Excerpt to read —
On v3.2.5 it works just fine.

Jutho commented 9 months ago

The reason for this happening now is that indeed because you have CUDA.jl v5.0.0, whereas our tests and compat bounds are "CUDA=4". Apparently, these compat bounds are not respected in combination with package extensiosn (https://github.com/cjdoris/PackageExtensionCompat.jl/issues/4)

We are looking into fixing this asap.

lkdvos commented 9 months ago

Actually, it seems like this might be a bug from our side. I think because of how I implemented the package extension, it was not reading the CUDA compat. I changed this now, such that TensorOperations should now restrict CUDA to v4. In order to support v5, a small adaptation of StridedViews.jl should do the trick, so we should be able to fix this soon.

Jutho commented 9 months ago

@lkdvos , so with the following configuration the above code definitely works:

⌅ [052768ef] CUDA v4.4.1
  [6aa20fa7] TensorOperations v4.0.6 `~/.julia/dev/TensorOperations`
⌃ [011b41b2] cuTENSOR v1.1.0

The following line, https://github.com/JuliaGPU/CUDA.jl/blob/9888ac92810373c3d6b58b5ca972d8df2afb4829/lib/cutensor/src/libcutensor.jl#L390C16-L390C16, which is in the stack trace, was already there in CUDA 4.4.1 and was already then forcing the conversion to ptr::PtrOrCuPtr{Cvoid}. So I guess that something in CUDA itself changed of how it handles conversions to PtrOrCuPtr{Cvoid} and why this does no longer end up with our definition for converting a CuStridedView{T} to PtrOrCuPtr{T}.

Jutho commented 9 months ago

Ok I think I understand. the reason why StridedViews was not enforcing CUDAv4 is because Strided 2.0.4 allows both StridedViews 0.1 and 0.2. So the package manager resolves this by having TensorOperations 4.0.6, Strided 2.0.4, CUDA5, and StridedViews 0.1.2. The latter doesn't have the package extension for CUDA and so does not impose restrictions on CUDA. And therefore, our pointer conversion routine is not called at all.

tjjarvinen commented 9 months ago

Can confirm that it now works with v4.07 - thanks!

Closing this one.

Jutho commented 9 months ago

Thanks for reporting

The data —
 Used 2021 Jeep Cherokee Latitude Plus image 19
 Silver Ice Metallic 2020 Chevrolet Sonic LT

--

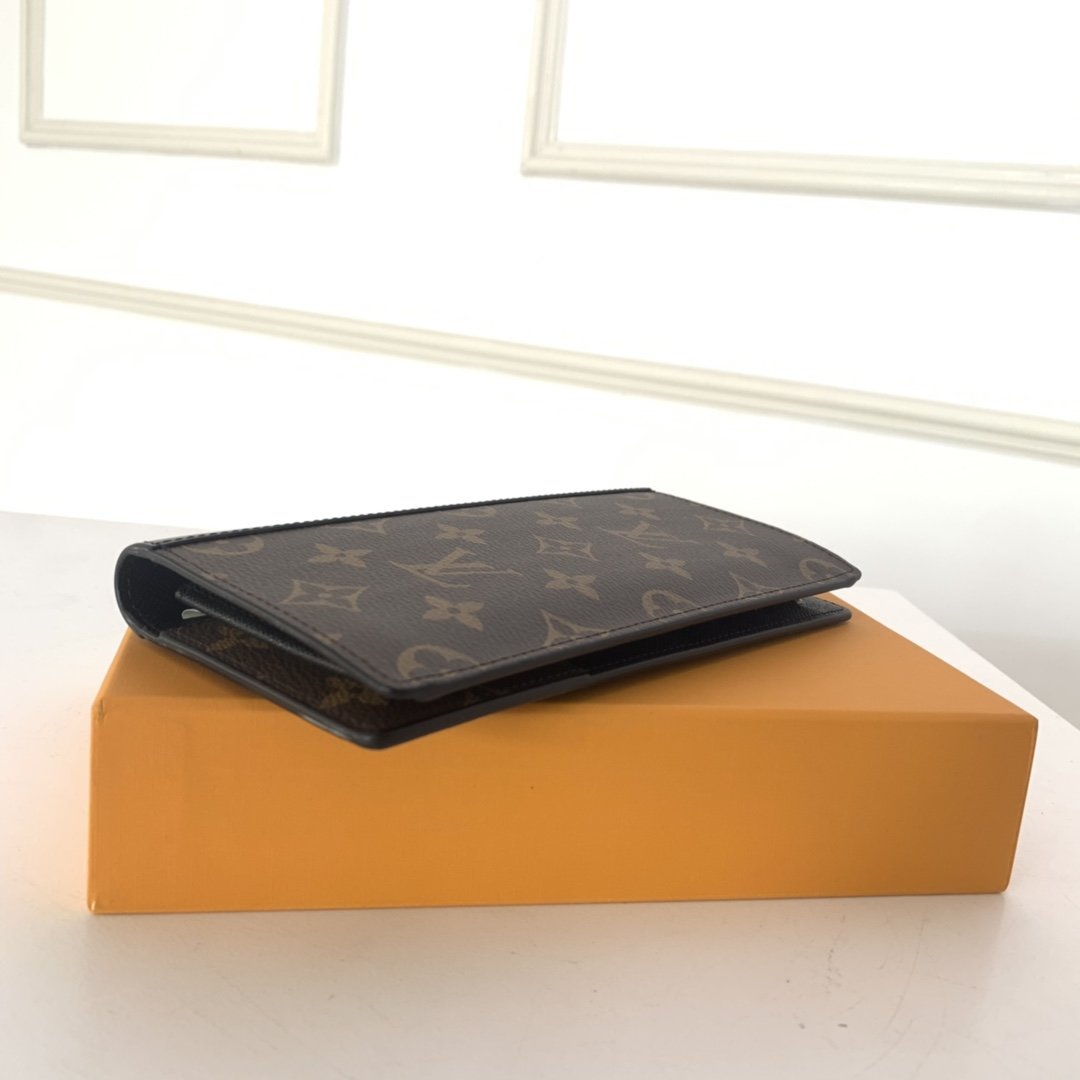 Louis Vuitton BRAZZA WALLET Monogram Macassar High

What to do —
a) Please answer these from the TensorOperations thread, one per line:
(i) Which version of CUDA.jl does the thread say the user has?
(ii) What cuTENSOR version appears in the configuration that is said to work?
(iii) Which StridedViews version does the package manager end up choosing?
b) Write out the stretch of the TensorOperations thread from "On v3.2.5 it" through "fixing this asap.", word for word.

Answers by item number —
a)
(i) CUDA.jl v5.0.0
(ii) v1.1.0
(iii) 0.1.2

b)
On v3.2.5 it works just fine.

Jutho commented 9 months ago

The reason for this happening now is that indeed because you have CUDA.jl v5.0.0, whereas our tests and compat bounds are "CUDA=4". Apparently, these compat bounds are not respected in combination with package extensiosn (https://github.com/cjdoris/PackageExtensionCompat.jl/issues/4)

We are looking into fixing this asap.